WHAT YOU ARE ASKED TO DO
Which lines of the entries contain the string "html"? Please find them and copy them.

(Collected data)

★ ★ ★ ★

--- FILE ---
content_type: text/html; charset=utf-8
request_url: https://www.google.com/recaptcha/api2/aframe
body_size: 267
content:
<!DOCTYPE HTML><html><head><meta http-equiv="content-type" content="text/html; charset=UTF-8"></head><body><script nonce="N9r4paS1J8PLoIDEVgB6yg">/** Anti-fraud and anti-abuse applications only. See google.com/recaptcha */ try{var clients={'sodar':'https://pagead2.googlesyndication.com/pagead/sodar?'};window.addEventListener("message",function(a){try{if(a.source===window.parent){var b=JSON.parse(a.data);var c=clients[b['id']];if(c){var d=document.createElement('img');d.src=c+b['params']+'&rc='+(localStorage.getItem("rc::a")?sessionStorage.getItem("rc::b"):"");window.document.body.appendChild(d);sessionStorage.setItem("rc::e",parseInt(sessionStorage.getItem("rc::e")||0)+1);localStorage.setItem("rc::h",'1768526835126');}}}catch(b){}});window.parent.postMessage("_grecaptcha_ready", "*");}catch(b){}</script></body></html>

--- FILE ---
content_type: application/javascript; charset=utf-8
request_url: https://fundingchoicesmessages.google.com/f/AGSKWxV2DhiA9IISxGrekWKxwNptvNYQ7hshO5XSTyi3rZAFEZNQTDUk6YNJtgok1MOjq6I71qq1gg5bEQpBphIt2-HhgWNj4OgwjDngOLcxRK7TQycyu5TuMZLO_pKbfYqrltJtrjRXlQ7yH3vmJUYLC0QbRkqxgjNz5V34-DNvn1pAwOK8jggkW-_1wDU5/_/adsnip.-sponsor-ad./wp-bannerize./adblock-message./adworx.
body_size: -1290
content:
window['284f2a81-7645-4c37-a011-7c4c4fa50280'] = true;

★ ★ ★ ★

TASK OUTPUT
content_type: text/html; charset=utf-8
<!DOCTYPE HTML><html><head><meta http-equiv="content-type" content="text/html; charset=UTF-8"></head><body><script nonce="N9r4paS1J8PLoIDEVgB6yg">/** Anti-fraud and anti-abuse applications only. See google.com/recaptcha */ try{var clients={'sodar':'https://pagead2.googlesyndication.com/pagead/sodar?'};window.addEventListener("message",function(a){try{if(a.source===window.parent){var b=JSON.parse(a.data);var c=clients[b['id']];if(c){var d=document.createElement('img');d.src=c+b['params']+'&rc='+(localStorage.getItem("rc::a")?sessionStorage.getItem("rc::b"):"");window.document.body.appendChild(d);sessionStorage.setItem("rc::e",parseInt(sessionStorage.getItem("rc::e")||0)+1);localStorage.setItem("rc::h",'1768526835126');}}}catch(b){}});window.parent.postMessage("_grecaptcha_ready", "*");}catch(b){}</script></body></html>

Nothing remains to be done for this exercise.